In its two years, however, Instagram has grown on the iOS platform and recently opened its community to Android users. The service now has 30 million users — up from 5 million in June — and the app is the sixth-most downloaded iOS application, according to Onavo’s numbers. That means it shows up on roughly one of every 10 iPhones.
“It’s the most popular social network apart from Facebook and Twitter [when it comes to apps], and the only mobile-only network,” Rosen said. “You can see how Facebook is really trying to address this gap by tapping into Instagram.”
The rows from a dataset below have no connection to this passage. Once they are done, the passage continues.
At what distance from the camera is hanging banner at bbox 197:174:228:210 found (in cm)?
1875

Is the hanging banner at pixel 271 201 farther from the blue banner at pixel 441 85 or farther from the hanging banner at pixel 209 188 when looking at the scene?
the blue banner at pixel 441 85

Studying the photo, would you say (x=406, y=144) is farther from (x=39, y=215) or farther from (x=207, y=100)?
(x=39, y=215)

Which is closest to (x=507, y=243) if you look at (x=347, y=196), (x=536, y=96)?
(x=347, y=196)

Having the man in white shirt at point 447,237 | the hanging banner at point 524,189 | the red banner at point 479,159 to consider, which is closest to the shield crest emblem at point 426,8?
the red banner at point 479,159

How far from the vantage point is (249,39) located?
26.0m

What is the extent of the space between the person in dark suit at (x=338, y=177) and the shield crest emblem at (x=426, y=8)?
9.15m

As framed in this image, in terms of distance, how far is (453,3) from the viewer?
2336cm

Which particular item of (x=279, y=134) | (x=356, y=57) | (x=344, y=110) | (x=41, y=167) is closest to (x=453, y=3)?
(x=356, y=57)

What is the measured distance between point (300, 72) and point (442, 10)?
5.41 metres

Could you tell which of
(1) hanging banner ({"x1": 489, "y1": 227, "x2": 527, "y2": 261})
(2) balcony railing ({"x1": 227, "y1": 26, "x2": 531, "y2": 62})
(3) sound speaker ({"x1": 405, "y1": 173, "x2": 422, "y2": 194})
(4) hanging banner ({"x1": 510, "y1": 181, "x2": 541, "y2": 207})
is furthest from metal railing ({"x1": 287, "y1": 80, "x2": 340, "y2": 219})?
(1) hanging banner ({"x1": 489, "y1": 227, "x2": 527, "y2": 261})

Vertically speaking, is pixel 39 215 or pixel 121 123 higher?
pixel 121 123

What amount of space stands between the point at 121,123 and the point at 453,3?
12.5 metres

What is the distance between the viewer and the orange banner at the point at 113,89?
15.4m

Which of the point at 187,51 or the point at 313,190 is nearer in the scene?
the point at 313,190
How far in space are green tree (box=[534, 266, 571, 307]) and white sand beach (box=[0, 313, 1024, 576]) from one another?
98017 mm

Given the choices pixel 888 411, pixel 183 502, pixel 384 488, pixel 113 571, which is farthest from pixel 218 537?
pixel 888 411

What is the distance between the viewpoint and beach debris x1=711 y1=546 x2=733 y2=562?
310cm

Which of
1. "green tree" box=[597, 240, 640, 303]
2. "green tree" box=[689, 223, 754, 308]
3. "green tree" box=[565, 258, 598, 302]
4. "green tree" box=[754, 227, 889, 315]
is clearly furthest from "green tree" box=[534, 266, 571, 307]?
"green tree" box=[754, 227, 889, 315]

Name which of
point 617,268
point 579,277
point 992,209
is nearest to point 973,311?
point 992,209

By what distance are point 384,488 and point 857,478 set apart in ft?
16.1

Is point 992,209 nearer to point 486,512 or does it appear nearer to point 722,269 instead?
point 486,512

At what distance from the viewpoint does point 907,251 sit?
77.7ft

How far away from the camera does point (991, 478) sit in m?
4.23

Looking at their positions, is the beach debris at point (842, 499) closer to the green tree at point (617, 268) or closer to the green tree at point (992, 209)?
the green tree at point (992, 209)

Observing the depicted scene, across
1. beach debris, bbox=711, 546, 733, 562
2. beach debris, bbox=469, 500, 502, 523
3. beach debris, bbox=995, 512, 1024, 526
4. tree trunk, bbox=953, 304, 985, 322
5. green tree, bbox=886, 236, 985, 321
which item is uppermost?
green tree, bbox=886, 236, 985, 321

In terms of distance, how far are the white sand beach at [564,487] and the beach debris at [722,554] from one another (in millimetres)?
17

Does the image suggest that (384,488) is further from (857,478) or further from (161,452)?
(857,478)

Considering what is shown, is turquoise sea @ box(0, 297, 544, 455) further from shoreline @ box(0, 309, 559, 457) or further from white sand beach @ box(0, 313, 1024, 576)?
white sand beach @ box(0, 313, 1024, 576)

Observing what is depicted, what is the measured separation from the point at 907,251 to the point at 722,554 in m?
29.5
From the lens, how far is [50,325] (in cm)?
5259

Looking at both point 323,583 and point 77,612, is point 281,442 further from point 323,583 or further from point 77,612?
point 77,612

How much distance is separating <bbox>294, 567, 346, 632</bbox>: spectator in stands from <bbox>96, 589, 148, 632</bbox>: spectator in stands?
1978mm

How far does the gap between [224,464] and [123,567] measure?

Instagram’s CEO Kevin Systrom may have made out pretty well from the $1 billion deal. VentureBeat.com reports:
Instagram chief executive Kevin Systrom just netted $400 million for selling his two-year-old startup to Facebook for $1 billion.
That’s according to a report by Wired, which cites sources indicating that Systrom holds 40 percent of the company he founded — an impressively large chunk for any entrepreneur at the time of exit, let alone one on his first company.
If true, that amounts to a personal windfall of $725,000 for Systrom for every day since the Instagram app launched on October 6, 2010.
So, how did Instagram come to be? Bloomberg reports
Systrom also was in the Sigma Nu Fraternity, where he was routinely showing off his design skills, said Tommy Leep, one of Systrom’s fraternity brothers. Systrom produced a video for the frat and worked on a college marketplace that worked like Craigslist, said Leep, who now works at venture firm Floodgate in Palo Alto, California.
“Kevin was a constant tinkerer, always working on interesting technology products,” Leep said. “He was one of those guys that it would just make sense to put a bet on.”